Life’s not fair, really.  Or at least it seems that way a lot of times.  The experiences of human life are as varied as there are humans.  Some wicked people live good and trouble-free lives, while some who know and love God experience great tragedy.  Some believers live blessed lives and sail right into eternity with God, while some evil people live the most miserable life imaginable.  And sometimes we don’t understand how or why things happen as they do.  Job certainly couldn’t figure it out.

Here was a righteous man facing an extreme of suffering we wouldn’t wish on anyone, and it didn’t make any sense.  But God knows us, and He knows us all individually and intimately, and He deals with each of us individually.  He doesn’t work in our life according to someone else’s needs.  We are all different, and so our experiences are different.  There are billions of people, and God ministers separately to each one.  He causes and allows different circumstances for each one.  He is working in ways we can’t always know or understand.

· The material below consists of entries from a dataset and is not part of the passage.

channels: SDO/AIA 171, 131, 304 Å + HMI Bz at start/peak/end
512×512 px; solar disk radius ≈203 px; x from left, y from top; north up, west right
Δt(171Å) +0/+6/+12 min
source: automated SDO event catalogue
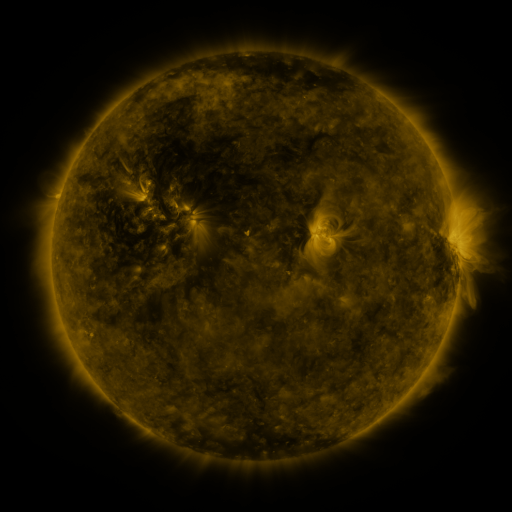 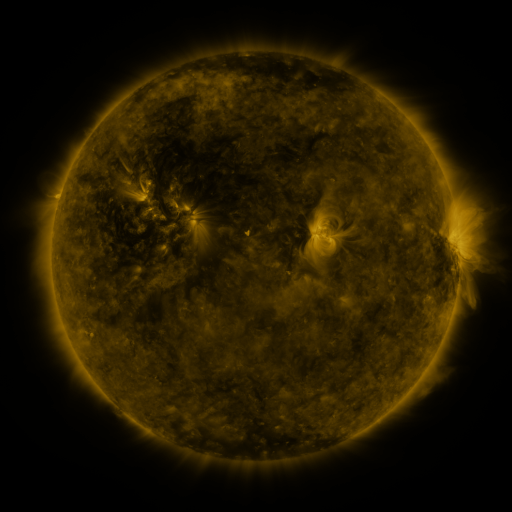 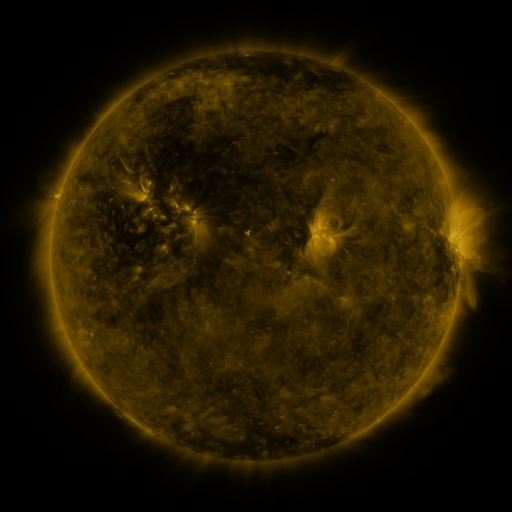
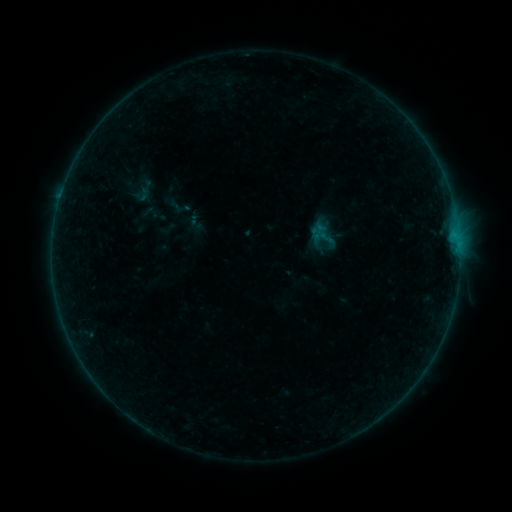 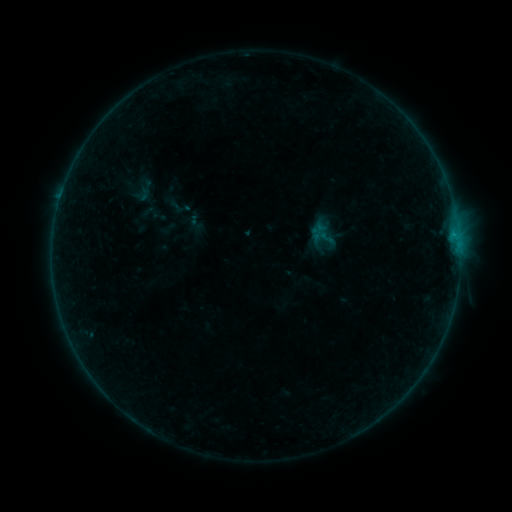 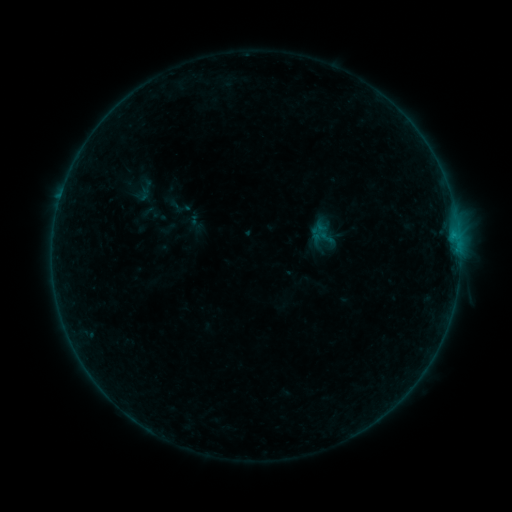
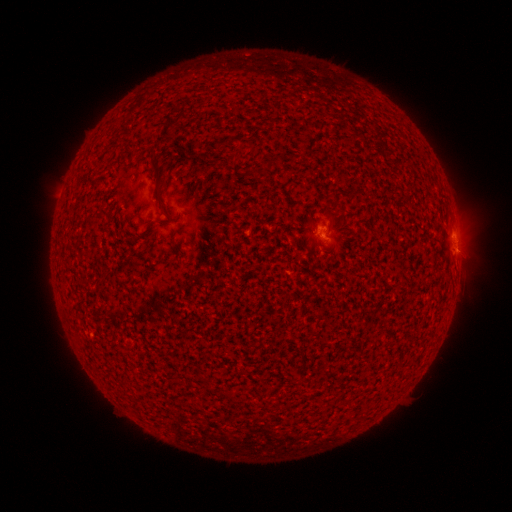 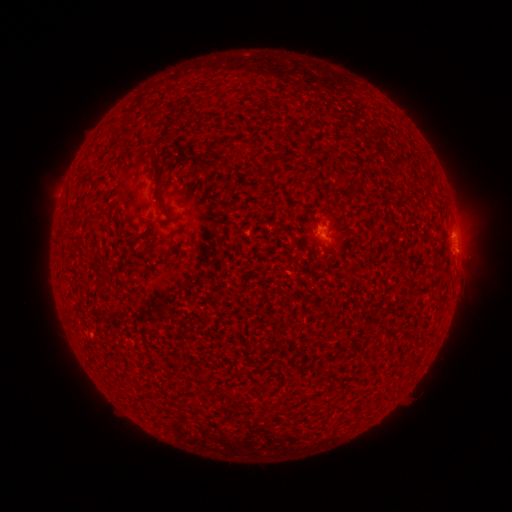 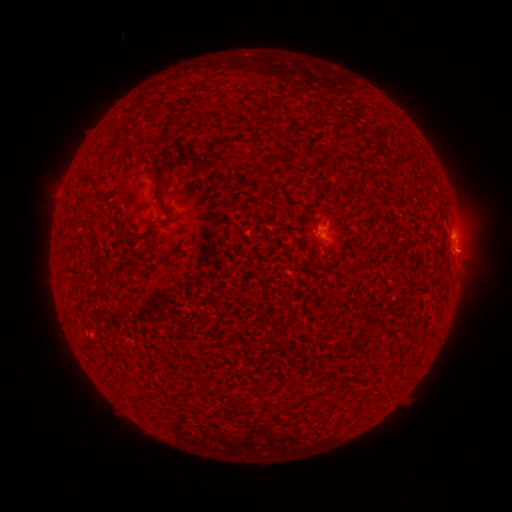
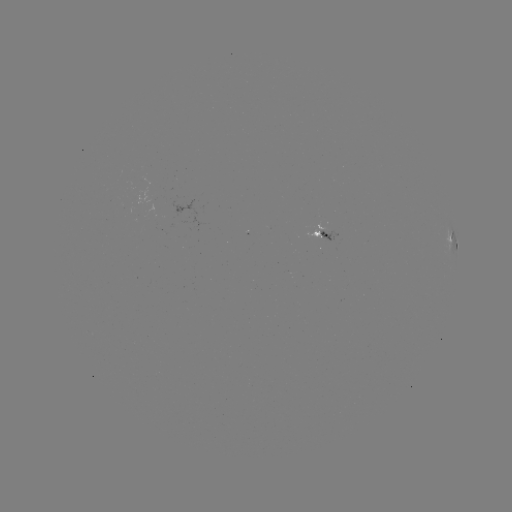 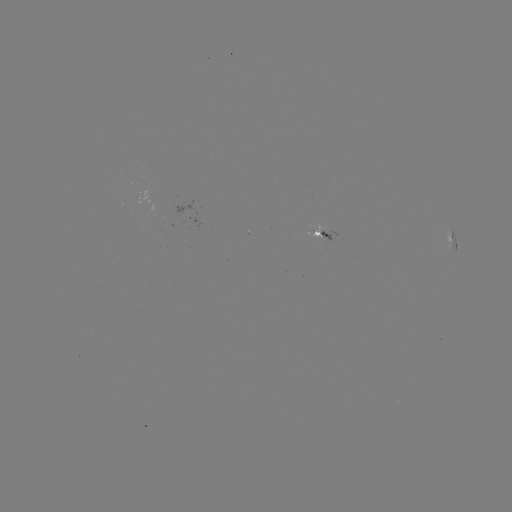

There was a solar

So we can’t compare ourselves to each other.  God can do as He will in each life, and we don’t get a say.  He knows best, and He has His reasons, and sometimes we just have to accept them.  This life on Earth is just a small part of our lives, because we will live eternally—with God or apart from Him.  What we have here is not the be-all, end-all.  So let’s not get too caught up in what does or doesn’t happen here, but trust the God who is in control, the God writing each of our stories.

That’s easier said than done in a lot of cases, especially when, like Job, we’re right in the middle of something devastating or confusing or overwhelming.  From an eternal perspective it might seem small and just and good somehow, but at the time, it seems big and unfair and very, very bad.  So what do we do, then?  What Job did.  He worshipped through his pain.  He was honest with God.  He asked questions.  He sought God and he was responsive to Him when He spoke.  And because of that, though it wasn’t easy and he didn’t understand and it hurt so much, he endured and came out the other side better for having gone through it all.